But, in fairness, Plus/Minus numbers are as dependent on the quality of the players around you as much as individual performance is and we now know luck on 3-pointers and free throws can skew on/off numbers. So what do his individual tracking and play type numbers tell us?

This is where things get murky. LaVine struggles in several situations: defending spot-up shooters (1.08 PPP, 30th percentile), post-ups (1.15 PPP, 17th percentile), and defending the roll man (1.07 PPP, 37th percentile), though the sample size in those categories isn’t large.

There are some positives, however. Opponents shoot only 41.1 percent against him and 34.5 percent from 3. His 0.68 PPP when defending the pick-and-roll puts him in the 91st percentile. He’s also pretty good in limited isolation assignments (0.75 PPP, 75th percentile). And, as his 6.1 shot contests per game and team defense that pops on the eye test show, he isn’t short on effort.

Here he is fighting through a screen set by some guy named Zion Williamson to contest a Brandon Ingram corner 3:

Here he is staying in front of Ben Simmons, which is no easy feat:

Of course, it helps that he rarely defends the opponent’s best scorer in lieu of playing off-ball and rotating, but as you’ll see in these clips, that comes with its own perils, like when this rotation puts him in Nerlens Noel‘s path:

Or here, where he correctly rotates to stop Noel, but doesn’t retreat back to his spot, forcing Satoransky to scamper to the corner and contest the 3:

And then there are times where he either falls asleep at the wheel and allows a cutter to get through:

Or chooses to understandably conserve energy and not fight through screens:

So, what have we learned from all those stats and all that video footage? Is LaVine as good as his base numbers suggest? Does he actually make the Chicago Bulls better?

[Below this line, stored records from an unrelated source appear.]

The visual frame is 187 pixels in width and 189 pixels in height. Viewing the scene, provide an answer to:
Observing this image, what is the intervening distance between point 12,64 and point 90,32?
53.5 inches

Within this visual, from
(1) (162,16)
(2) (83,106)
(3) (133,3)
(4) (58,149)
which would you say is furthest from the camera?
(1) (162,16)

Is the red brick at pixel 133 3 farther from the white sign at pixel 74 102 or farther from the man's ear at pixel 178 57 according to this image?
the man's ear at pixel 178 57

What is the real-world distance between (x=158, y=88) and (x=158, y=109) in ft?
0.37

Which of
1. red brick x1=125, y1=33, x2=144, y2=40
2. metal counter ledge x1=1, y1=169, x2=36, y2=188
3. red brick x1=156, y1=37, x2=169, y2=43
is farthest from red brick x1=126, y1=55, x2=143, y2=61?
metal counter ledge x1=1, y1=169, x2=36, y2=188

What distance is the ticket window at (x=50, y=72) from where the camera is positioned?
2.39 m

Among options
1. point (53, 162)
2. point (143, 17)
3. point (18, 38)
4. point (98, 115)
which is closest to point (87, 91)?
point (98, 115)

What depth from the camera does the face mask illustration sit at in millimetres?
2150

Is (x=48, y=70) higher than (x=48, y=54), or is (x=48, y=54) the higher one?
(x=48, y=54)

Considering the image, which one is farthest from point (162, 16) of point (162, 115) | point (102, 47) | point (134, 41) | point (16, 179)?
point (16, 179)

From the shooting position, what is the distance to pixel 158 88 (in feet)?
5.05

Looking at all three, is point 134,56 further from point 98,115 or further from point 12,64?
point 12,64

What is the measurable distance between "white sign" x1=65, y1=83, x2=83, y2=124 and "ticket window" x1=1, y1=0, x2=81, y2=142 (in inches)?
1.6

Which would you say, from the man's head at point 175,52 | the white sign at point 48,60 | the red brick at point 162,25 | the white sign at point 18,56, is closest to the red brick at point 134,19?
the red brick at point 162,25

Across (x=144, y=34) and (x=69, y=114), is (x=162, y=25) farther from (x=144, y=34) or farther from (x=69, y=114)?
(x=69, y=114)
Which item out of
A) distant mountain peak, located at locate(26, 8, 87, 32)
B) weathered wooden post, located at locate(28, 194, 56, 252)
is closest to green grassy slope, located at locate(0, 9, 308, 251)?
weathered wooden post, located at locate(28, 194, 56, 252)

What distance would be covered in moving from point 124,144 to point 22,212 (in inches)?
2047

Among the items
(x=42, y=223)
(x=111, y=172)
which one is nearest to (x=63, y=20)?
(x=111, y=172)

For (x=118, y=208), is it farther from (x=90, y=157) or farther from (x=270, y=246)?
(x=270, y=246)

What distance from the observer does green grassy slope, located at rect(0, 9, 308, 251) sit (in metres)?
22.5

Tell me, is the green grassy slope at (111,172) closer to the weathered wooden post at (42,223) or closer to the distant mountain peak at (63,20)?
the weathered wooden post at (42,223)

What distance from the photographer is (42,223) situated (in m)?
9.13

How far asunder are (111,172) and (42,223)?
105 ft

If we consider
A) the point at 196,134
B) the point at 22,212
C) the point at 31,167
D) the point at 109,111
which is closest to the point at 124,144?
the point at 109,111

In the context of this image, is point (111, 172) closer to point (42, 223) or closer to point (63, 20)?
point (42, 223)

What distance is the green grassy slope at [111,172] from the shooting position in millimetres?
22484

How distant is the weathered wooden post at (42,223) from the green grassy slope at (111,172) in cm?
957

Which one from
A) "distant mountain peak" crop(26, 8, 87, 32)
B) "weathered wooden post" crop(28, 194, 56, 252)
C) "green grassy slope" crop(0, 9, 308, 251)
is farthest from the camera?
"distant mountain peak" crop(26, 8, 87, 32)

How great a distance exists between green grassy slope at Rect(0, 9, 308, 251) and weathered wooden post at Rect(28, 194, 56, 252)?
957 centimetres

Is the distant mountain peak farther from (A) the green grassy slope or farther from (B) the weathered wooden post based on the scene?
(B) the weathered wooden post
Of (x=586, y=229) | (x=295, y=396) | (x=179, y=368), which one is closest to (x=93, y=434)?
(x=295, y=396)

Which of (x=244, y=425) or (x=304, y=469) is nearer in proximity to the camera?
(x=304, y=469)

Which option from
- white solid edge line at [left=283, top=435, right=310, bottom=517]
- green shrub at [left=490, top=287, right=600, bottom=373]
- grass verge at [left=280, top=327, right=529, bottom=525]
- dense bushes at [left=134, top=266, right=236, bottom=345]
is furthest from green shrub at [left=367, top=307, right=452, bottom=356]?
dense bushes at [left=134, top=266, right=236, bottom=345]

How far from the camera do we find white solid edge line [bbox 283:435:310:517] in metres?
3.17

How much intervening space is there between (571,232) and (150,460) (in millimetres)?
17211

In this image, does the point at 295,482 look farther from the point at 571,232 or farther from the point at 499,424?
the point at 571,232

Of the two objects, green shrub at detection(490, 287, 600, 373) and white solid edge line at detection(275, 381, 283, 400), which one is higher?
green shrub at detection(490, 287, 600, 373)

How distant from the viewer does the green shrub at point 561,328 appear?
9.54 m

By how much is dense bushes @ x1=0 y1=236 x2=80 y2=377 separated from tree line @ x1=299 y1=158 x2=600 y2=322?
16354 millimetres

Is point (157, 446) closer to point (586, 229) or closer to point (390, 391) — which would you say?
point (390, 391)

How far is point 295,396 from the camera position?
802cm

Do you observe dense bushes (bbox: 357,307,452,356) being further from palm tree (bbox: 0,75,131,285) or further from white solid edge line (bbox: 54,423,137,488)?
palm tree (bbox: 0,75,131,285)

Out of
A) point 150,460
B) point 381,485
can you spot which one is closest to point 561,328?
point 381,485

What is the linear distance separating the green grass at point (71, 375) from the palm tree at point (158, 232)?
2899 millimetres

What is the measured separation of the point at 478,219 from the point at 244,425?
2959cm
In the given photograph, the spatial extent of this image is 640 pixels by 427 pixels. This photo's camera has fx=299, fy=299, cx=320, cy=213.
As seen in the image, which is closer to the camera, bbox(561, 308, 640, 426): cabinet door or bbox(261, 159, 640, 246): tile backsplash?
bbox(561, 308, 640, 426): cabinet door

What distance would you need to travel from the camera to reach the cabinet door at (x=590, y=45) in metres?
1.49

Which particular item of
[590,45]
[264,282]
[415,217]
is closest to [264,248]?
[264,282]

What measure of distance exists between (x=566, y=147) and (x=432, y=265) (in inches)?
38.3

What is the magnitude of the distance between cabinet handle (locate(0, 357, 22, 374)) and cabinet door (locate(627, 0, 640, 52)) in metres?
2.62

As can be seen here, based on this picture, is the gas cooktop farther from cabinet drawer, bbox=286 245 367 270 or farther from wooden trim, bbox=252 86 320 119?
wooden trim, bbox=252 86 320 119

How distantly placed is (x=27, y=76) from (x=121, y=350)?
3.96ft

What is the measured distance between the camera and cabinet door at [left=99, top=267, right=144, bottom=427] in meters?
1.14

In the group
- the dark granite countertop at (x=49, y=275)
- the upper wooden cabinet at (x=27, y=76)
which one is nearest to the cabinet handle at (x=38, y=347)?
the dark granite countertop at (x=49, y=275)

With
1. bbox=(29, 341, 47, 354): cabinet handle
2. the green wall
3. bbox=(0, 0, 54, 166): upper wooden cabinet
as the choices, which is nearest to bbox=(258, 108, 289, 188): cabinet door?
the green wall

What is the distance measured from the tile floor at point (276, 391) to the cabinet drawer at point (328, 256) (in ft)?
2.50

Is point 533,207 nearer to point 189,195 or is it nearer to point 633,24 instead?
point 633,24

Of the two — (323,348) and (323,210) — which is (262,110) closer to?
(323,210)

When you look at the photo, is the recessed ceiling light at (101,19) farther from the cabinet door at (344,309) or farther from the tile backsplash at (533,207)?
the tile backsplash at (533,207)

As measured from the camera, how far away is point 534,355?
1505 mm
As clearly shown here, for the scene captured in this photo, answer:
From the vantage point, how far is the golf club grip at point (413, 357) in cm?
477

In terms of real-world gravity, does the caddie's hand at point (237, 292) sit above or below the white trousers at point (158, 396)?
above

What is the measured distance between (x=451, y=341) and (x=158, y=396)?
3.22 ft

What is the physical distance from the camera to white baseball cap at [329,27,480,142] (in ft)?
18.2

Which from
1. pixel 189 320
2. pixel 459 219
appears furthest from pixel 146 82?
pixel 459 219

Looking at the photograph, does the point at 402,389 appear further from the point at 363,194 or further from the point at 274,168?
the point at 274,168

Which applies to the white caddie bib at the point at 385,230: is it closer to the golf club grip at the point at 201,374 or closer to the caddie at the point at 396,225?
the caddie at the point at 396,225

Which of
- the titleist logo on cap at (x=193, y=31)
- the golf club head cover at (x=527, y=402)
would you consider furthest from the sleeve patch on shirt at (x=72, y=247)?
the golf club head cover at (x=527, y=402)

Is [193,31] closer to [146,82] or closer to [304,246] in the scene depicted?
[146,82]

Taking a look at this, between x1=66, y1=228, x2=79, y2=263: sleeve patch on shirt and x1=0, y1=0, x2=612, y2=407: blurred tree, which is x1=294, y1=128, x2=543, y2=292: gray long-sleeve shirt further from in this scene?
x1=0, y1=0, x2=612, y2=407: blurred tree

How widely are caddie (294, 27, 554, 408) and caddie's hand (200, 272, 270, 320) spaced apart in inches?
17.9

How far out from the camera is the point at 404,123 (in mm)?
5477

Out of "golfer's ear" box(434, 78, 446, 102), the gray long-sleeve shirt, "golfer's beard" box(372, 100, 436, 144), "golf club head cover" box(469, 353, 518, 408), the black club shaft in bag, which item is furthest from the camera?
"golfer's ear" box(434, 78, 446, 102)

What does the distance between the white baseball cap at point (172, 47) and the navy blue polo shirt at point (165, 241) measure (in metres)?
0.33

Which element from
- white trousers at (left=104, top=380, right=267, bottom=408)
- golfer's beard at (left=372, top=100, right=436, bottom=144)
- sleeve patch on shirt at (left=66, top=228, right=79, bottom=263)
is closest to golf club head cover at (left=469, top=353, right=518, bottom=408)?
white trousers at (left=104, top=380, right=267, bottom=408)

Honestly, and I hate to sound wishy-washy about this, but the answer seems to be somewhere in between. He definitely props up a bad offense with his ability to shoot over defenders, finish at the rim, and get to the charity stripe — not to mention his flair for the dramatic — but inhibits his net benefit with his poor playmaking and turnover-prone tendencies.

On defense, he tries hard more often than not and plays well in small, specific doses but lapses a bit too much and can get exposed when offenses focus their attention on him. Add that up, and you get a good-but-not-great player who probably shouldn’t be the top option on a playoff team.

That said, it’s also fair to ask whether this dysfunctional team can put the pieces around him to make this work. As it stands, the Chicago Bulls don’t have anyone on the roster who complements what LaVine can do: They don’t space the floor particularly well (22nd in 3-point percentage) — making reads off of pick-and-rolls more difficult — and, outside of Satoransky, don’t have many other great playmakers to alleviate some of LaVine’s burden (22nd in assists per 100 possessions). For them to get the most out of their young scorer, that will have to change.

So, is Zach LaVine the guy who can carry the Chicago Bulls back to title contention? Probably not, but if the front office — whether that’s Gar Forman and John Paxson or (hopefully) someone more competent — does their job, he won’t have to.